* Recorded information:
□ □ □
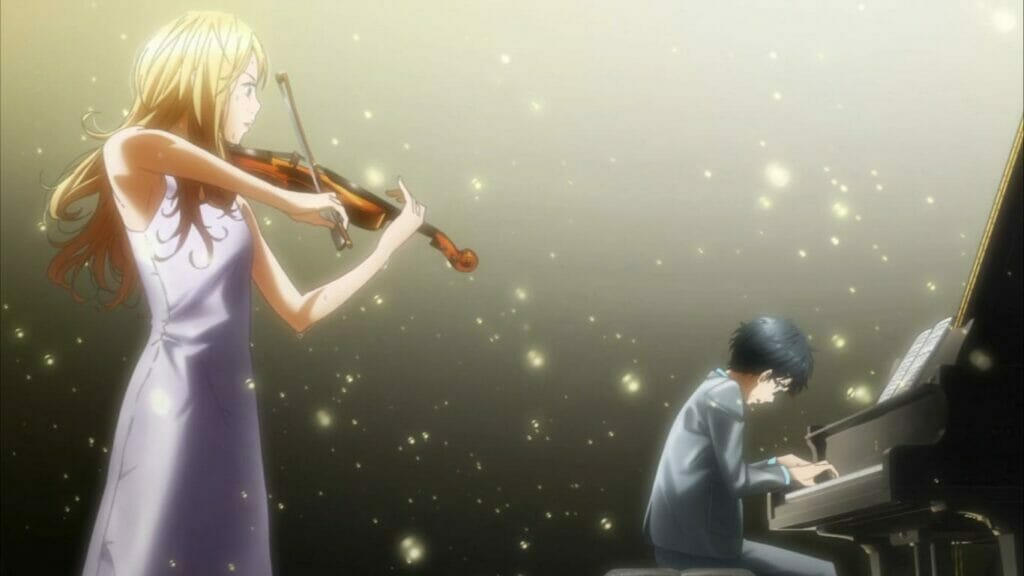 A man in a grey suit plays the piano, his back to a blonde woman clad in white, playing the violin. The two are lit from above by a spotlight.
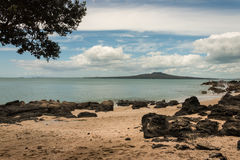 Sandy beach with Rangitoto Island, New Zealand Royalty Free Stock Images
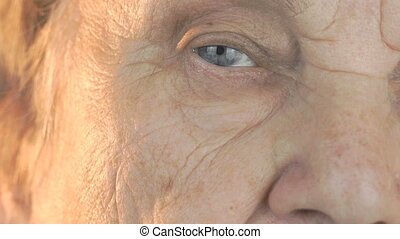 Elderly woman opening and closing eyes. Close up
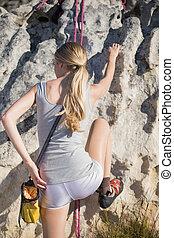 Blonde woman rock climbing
□ □ □
* Your goal:
An exact copy of every line above is needed, without the images.

* Exercise answer:
 A man in a grey suit plays the piano, his back to a blonde woman clad in white, playing the violin. The two are lit from above by a spotlight.
 Sandy beach with Rangitoto Island, New Zealand Royalty Free Stock Images
 Elderly woman opening and closing eyes. Close up
 Blonde woman rock climbing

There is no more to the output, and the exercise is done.